Mittlerweile haben xtorsten, Taperedtang, Moridin und ich einige Versuche zu dem merkwürdigen Verhalten des Stahls Wolfram Special durchgeführt.
Eine tolle und sehr gut les- wie auch nachvollziehbare Arbeit! Vielen Dank, dass Ihr Euch die Mühe gemacht habt das Rätsel des merkwürdigen Verhaltens dieses Stahls auf den Grund zu gehen.
Dank Eurer Arbeit und der daraus resultierenden "Reparaturanleitung" kann der Stahl überhaupt erst verwendet werden.

Möglicherweise zeigt eine andere Charge des Wolfram Specials dieses Verhalten nicht. Beim 1.2442 habe ich bis jetzt immer eine ordentliche Ansprunghärte (Glasritztest) erreichen können.

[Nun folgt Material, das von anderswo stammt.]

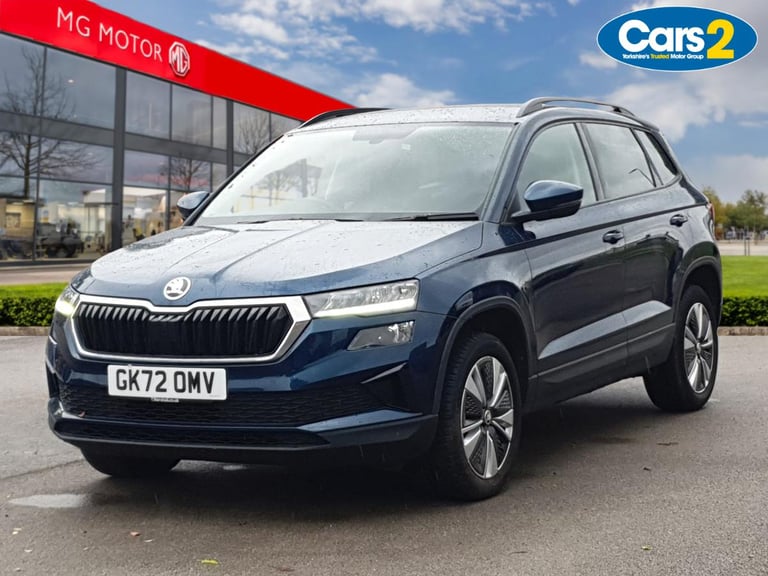 2022 Skoda Karoq 2.0 TDI SE Drive 5dr DSG Estate Diesel Automatic
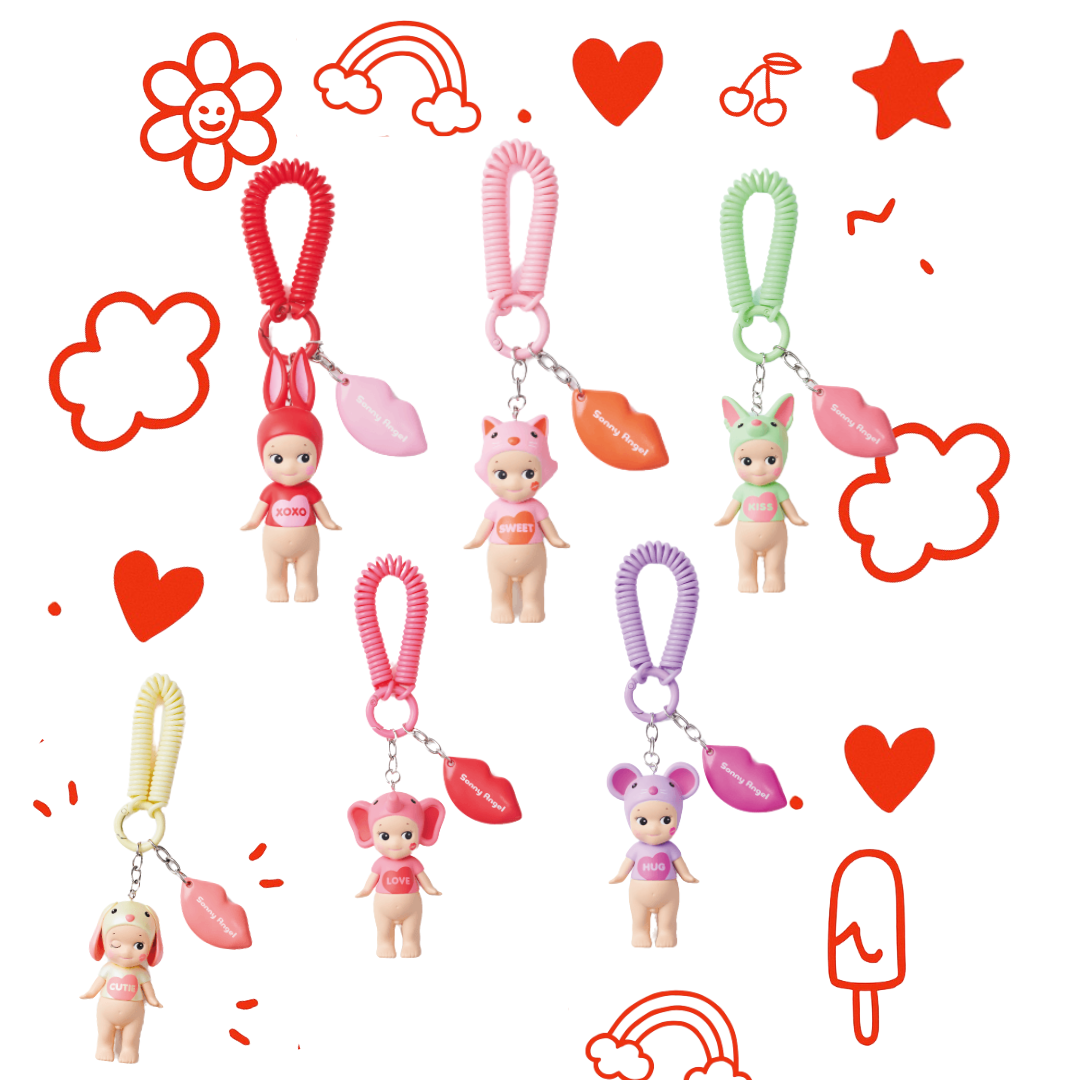 SONNY ANGEL - Kiss Kiss Series - Mini Figure Charm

Danke auch für die Erweiterung meines Horizontes. Die Möglichkeit eines Verglühens von Wolframstählen war mir nicht bekannt - wieder was gelernt :)

Beste Grüße
Olaf
 
Zwischenzeitlich habe ich aus dem Wolfram Spezial zwei Messer gebaut, die "Wolfram-Zwillinge". Die Klingen haben nach dem Anlassen 66° HRc und 65° HRc erreicht. Herbert hat die Härteprüfung durchgeführt und wird den dazugehörigen Bericht auch noch einstellen. Die Griffmaterialien beim 1. Messer sind Elfenbeinmicarta mit Kupferpins und Backen aus rekonstruiertem Azurit. Beim 2. Messer Pockholz und Backen aus V2A ebenso die Pins. Da in diesem Thread auch der Stahl SF100 behandelt werden soll, werde ich hierzu auch noch etwas schreiben. Ich kann aber jetzt schon sagen, die Wärmebehandlung verlief völlig unkompliziert mit sehr guten Ergebnissen. Zunächst aber einige Bilder von den Wolfram-Zwillingen.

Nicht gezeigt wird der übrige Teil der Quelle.